## 抜粋本文

RWRのベンチマーク、「ダウ・ジョーンズ米国セレクトREIT指数」は、不動産直接投資の代替となるREITおよびそれに類する不動産証券の指数であり、IYRが不動産関連銘柄はすべて含むのに対して、RWRはインフラのREITやモーゲージREITなどは含まれません。
XLREのベンチマーク、「S&P不動産セレクト・セクター指数」は、S&P500の、不動産セクター部分で、S&P500採用銘柄のため厳選された大型企業のみとなっています。
ちなみにXLREに含まれる銘柄はすべてIYRにも含まれています。
IYR、RWR、XLREの組入銘柄
組入銘柄のTOP10は以下の表の通りです。
表中で、同じ銘柄は同じ色で示しています。
日本ではあまり馴染みのない企業が並んでいますね。
IYRとXLREの1位に入っているアメリカン・タワーは電波塔や基地局など無線通信インフラのリースなどを行う米国最大のREITです。
プロロジス(主に物流施設に投資するREIT)やサイモン・プロパティ・グループ(プレミアム・アウトレット、ショッピングモール、ミルズなどを所有する)は日本でも聞いたことがある方もいらっしゃるのではないでしょうか?
IYRとXLREの上位10銘柄は全く同じです。
XLREは銘柄が厳選されている分、TOP10で全体の61.08%を占めています。
RWRの上位銘柄もIYRやXLREの上位銘柄から、不動産直接投資企業を抜き出した(インフラ関連企業などを外した)感じです。
IYR、RWR、XLREの業種別割合
IYR、RWR、XLREの業種別割合についてみてみました。
各公式サイトに業種別割合が載っていますが、ブラックロックとステート・ストリートで分け方が少し違うのと、同じステート・ストリートでもRWRとXLREで公式サイトの分け方が違います(XLREは大ざっぱすぎる)。
そこで、RWRの公式サイトの分類に合わせてIYR、XLREそれぞれについて、私が調べ直したのが以下のグラフです(1社ずつ事業内容確認して分類しましたが、分けづらいものもあり多少ずれている可能性はご了承ください)。
IYRとXLREは何となく配分的には似ていて、その中でもXLREは工業用/オフィス不動産が多い感じです。
一方でRWRは工業用/オフィス不動産の割合が少なく、住宅用、小売用の割合がIYRやXLREに比して多くなっています。
この辺りがRWRはインフラREITなどは含まず、不動産への直接投資銘柄で構成されているがゆえと考えられます。
IYR、RWR、XLREのパフォーマンス比較
では実際のパフォーマンスはどうでしょうか?
株価や騰落率、利回りを確認していきます。
株価
PORTFOLIO VISUALIZERというサイトで、2017年から2021年末までのIYR、RWR、XLRE価格の変動(2017年のスタートをそれぞれ1万ドルと仮定した場合)を見てみます。

(空間推論の問題データ)

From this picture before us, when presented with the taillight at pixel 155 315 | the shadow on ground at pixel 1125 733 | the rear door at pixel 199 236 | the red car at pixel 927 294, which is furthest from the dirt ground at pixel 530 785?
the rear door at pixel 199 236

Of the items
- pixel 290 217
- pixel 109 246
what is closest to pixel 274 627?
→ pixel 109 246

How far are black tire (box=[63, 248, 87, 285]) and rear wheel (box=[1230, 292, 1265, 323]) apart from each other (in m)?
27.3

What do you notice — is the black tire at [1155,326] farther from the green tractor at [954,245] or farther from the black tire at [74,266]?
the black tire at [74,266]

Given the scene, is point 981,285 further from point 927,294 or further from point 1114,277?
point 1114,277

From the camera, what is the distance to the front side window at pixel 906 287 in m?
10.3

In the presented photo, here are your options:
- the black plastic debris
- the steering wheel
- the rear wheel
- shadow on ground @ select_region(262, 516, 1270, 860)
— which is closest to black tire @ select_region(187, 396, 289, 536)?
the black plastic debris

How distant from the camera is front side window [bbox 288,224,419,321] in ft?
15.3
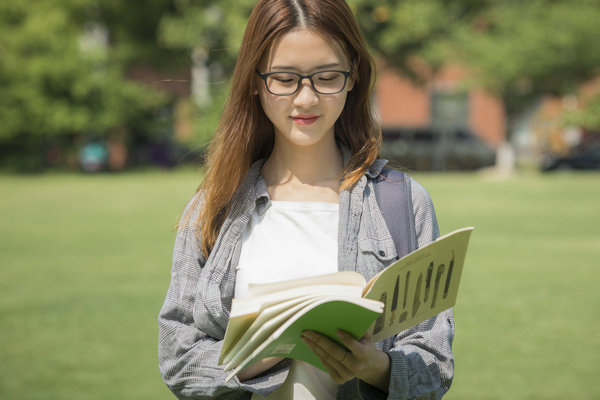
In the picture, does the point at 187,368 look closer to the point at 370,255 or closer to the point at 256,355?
the point at 256,355

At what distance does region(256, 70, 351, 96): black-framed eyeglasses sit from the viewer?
2049 mm

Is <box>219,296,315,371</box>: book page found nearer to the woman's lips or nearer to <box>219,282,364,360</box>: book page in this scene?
<box>219,282,364,360</box>: book page

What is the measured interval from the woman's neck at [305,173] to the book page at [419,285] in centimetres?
41

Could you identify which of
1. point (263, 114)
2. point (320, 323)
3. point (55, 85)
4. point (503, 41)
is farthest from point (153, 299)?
point (503, 41)

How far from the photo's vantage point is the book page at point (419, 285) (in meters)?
1.77

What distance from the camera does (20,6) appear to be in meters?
28.0

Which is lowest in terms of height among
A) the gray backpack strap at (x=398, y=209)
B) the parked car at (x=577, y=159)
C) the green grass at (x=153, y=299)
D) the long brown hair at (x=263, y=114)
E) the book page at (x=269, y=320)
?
the parked car at (x=577, y=159)

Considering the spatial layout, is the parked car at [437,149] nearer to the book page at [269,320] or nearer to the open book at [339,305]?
the open book at [339,305]

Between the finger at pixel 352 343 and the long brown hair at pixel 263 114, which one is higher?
the long brown hair at pixel 263 114

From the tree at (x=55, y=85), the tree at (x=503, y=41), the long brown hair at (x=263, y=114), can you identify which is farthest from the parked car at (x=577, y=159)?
the long brown hair at (x=263, y=114)

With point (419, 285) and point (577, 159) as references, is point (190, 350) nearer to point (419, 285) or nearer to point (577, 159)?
point (419, 285)

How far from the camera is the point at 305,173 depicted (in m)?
2.22

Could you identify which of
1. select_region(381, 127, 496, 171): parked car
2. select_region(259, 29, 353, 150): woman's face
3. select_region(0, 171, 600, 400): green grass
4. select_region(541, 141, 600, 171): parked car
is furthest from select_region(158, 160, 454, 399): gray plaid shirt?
select_region(541, 141, 600, 171): parked car

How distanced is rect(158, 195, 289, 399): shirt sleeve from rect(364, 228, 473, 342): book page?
33 centimetres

## 課題一覧
• 1. 不動産ETFに関する抜粋本文に企業名として出てくるものをすべて挙げてください。ETFのティッカー、指数名、サイト名は除きます。
• 2. 不動産ETFに関する抜粋本文をもとに、次の問いに答えてください。
(a) XLREでは、TOP10銘柄が全体の何%を占めていますか。
(b) アメリカン・タワーはどのような事業を行っていると書かれていますか。
(c) PORTFOLIO VISUALIZERで価格の変動を見る期間はいつからいつまでですか。
• 3. 不動産ETFに関する抜粋本文の「ちなみにXLREに含まれる銘柄はすべてIYRにも含まれています。」という文を英語に訳してください。

## 課題別解答
• 1.
アメリカン・タワー
プロロジス
サイモン・プロパティ・グループ
ブラックロック
ステート・ストリート

• 2.
(a) 61.08%
(b) 電波塔や基地局など無線通信インフラのリースなど
(c) 2017年から2021年末まで

• 3. Incidentally, all of the holdings in XLRE are also included in IYR.